To verify that you mounted the shared file system correctly, assuming that cluster administrator account is egoadmin and the mount points are /dli_shared_fs and /dli_result_fs, follow these steps:

  1. Export the environment variables:
    Note: The directory specified as the shared file system must exist. Before exporting the shared file systtensem environment variable, make sure that the directory specified exists, if not, manually create it.
    export CLUSTERADMIN=egoadmin
    export ADMINGROUP=egoadmin
    export DLI_SHARED_FS=/dli_shared_fs
    export DLI_RESULT_FS=/dli_result_fs
  2. Change the ownership of DLI_SHARED_FS to CLUSTERADMIN:
    chown -Rh $CLUSTERADMIN:$ADMINGROUP $DLI_SHARED_FS
  3. Make sure DLI_SHARED_FS is owned by CLUSTERADMIN and remove all other access from DLI_SHARED_FS:
    chmod -R 755 $DLI_SHARED_FS
  4. Set the correct ownership for DLI_RESULT_FS, which is the mount point for shared result data storage:
    chown $CLUSTERADMIN:$ADMINGROUP $DLI_RESULT_FS
    chmod 733 $DLI_RESULT_FS
    chmod o+t $DLI_RESULT_FS
  5. Export DLI_DATA_FS:
    export DLI_DATA_FS=/dli_data_fs
    You must set the permission for this file system shared storage such that the deep learning workload submission user can read the files from this directory.
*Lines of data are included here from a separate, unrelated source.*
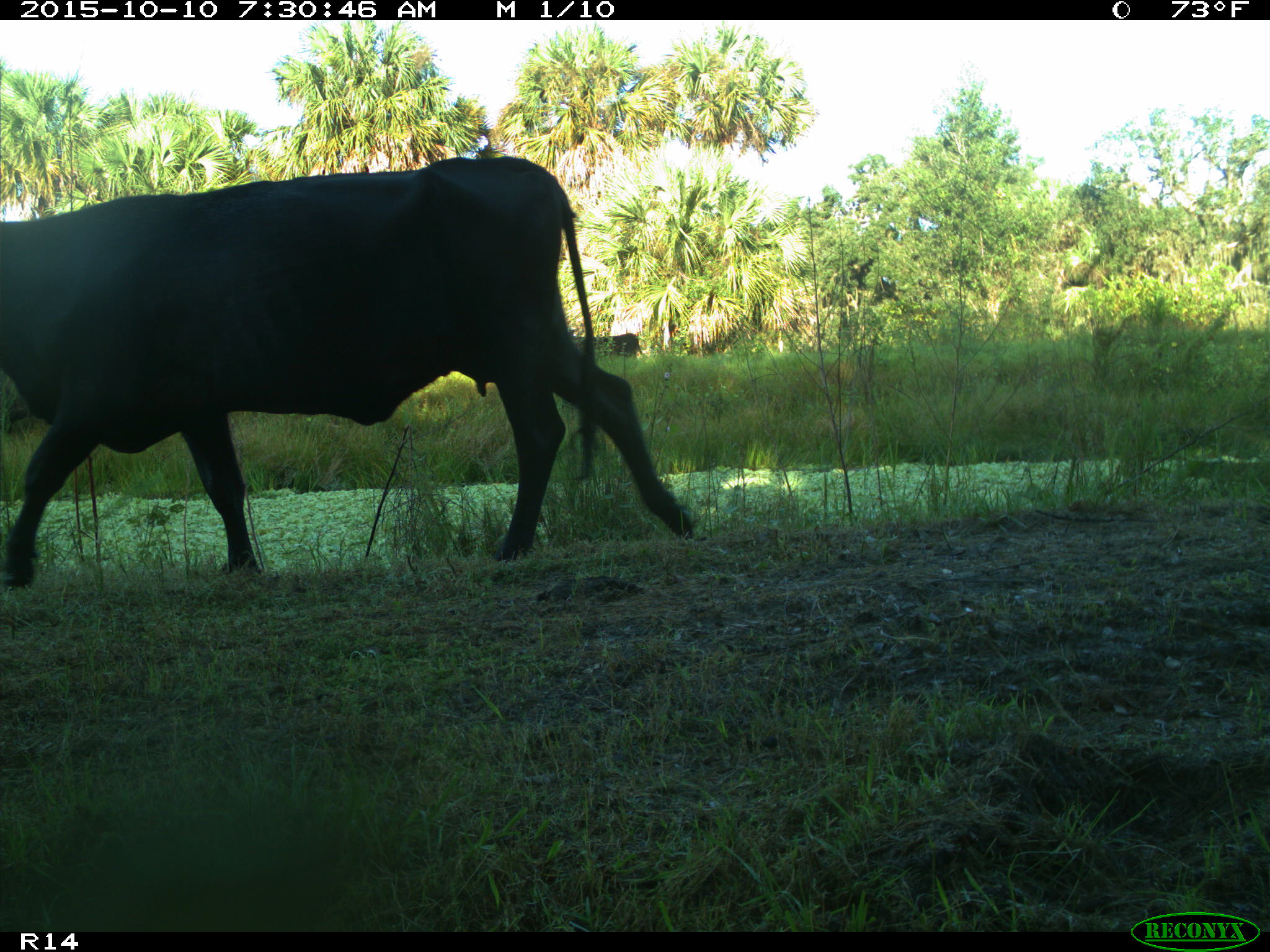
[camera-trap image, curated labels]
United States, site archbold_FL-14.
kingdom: Animalia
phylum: Chordata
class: Mammalia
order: Artiodactyla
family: Bovidae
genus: Bos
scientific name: Bos taurus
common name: domestic cow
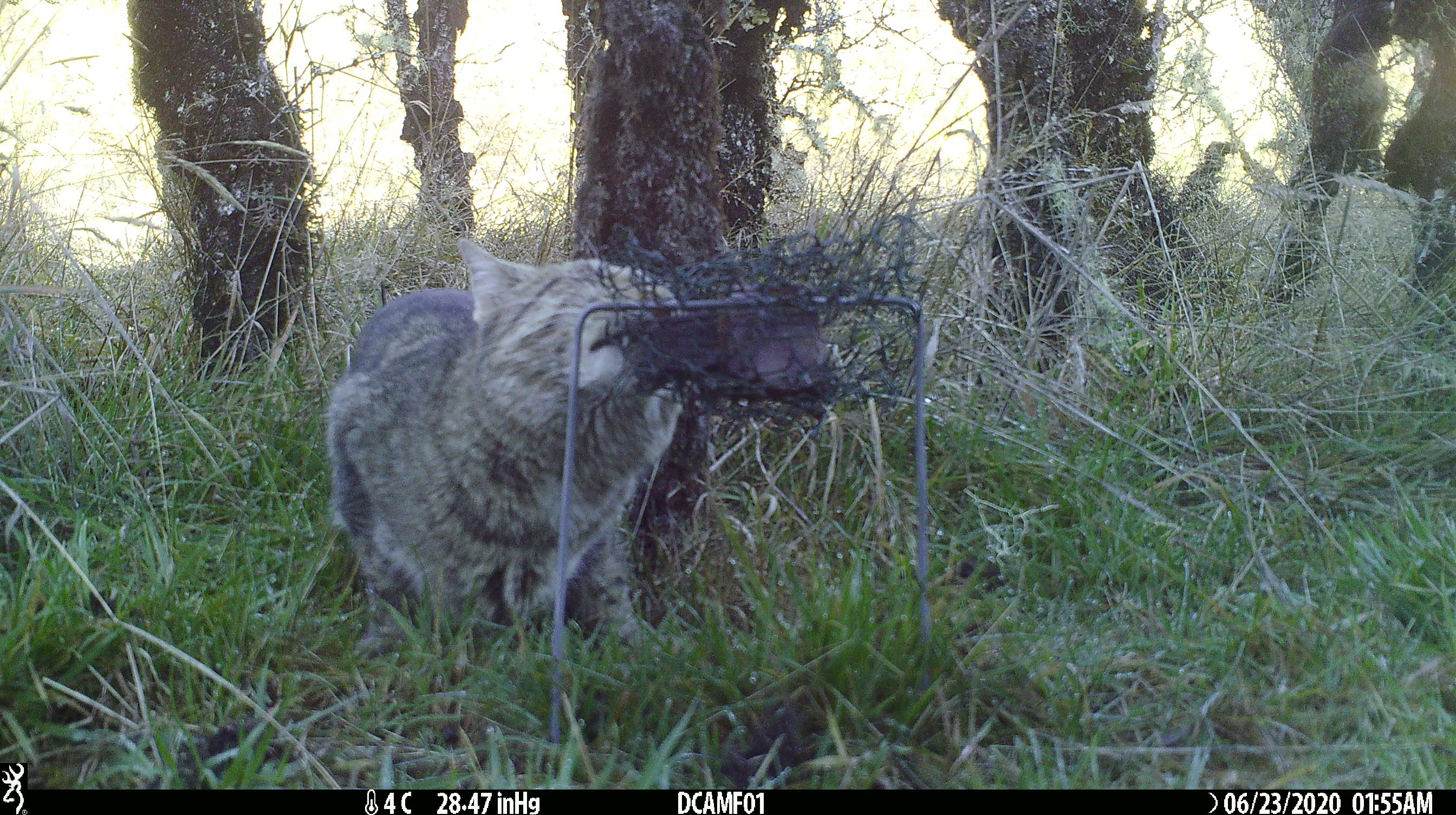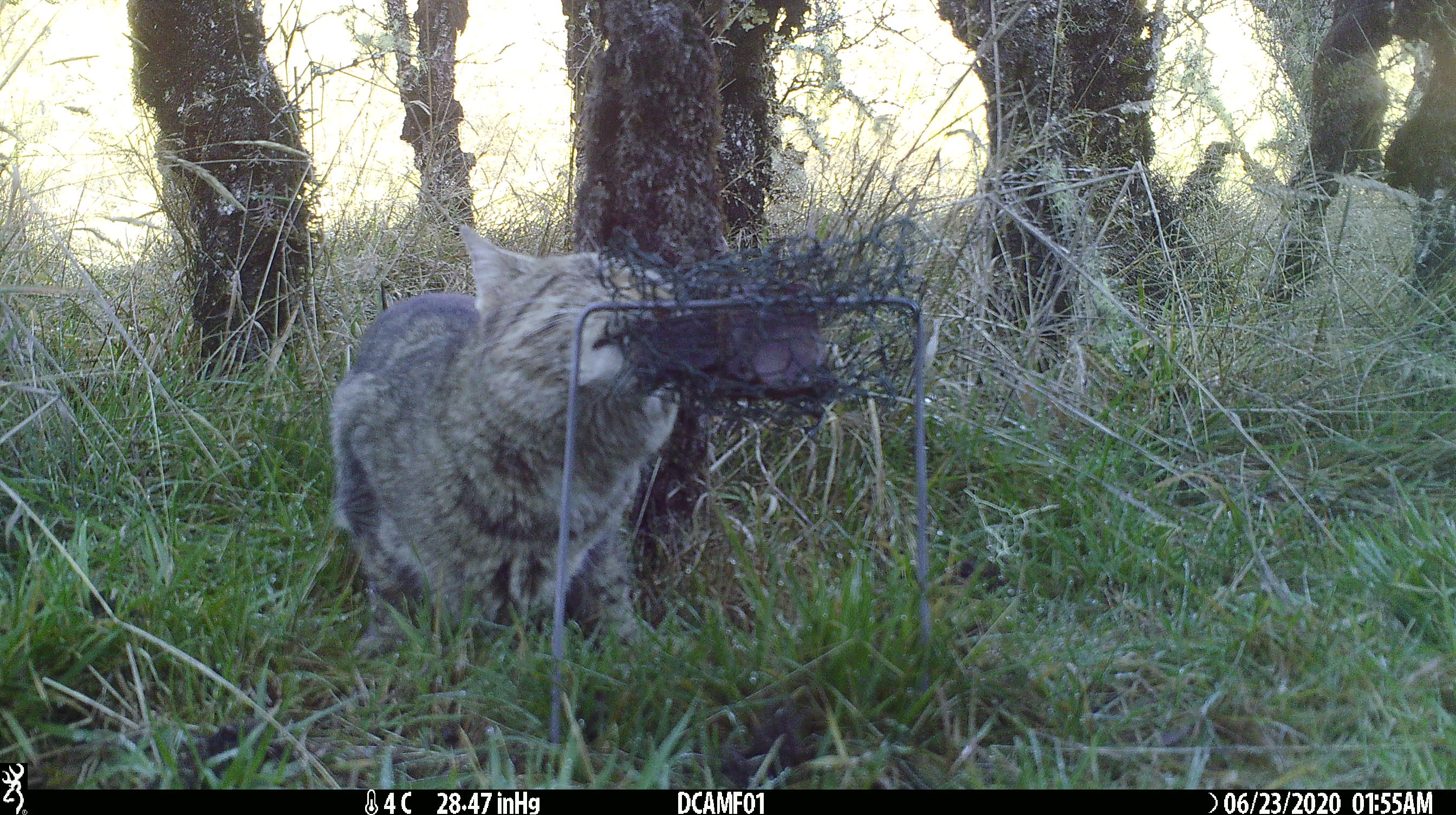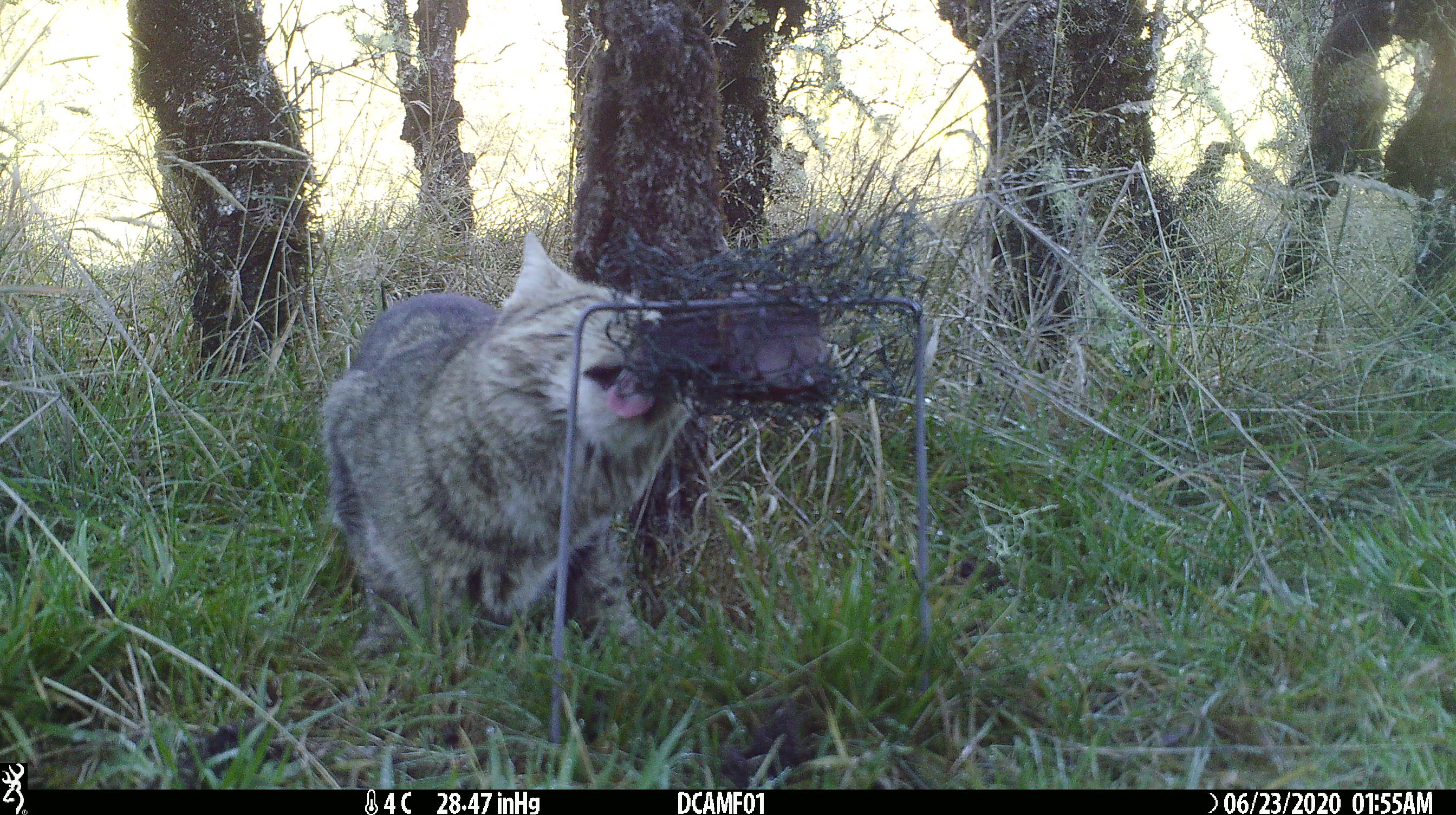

If your are using Caffe models, the directory structure also needs to be writable. For example:
    chmod -R 755 $DLI_DATA_FS

Complete further setup steps and start installing the product

Follow the instructions in Running the Watson Machine Learning (WML) Accelerator Software Install Module to complete the system setup and start installing IBM Watson Machine Learning Accelerator.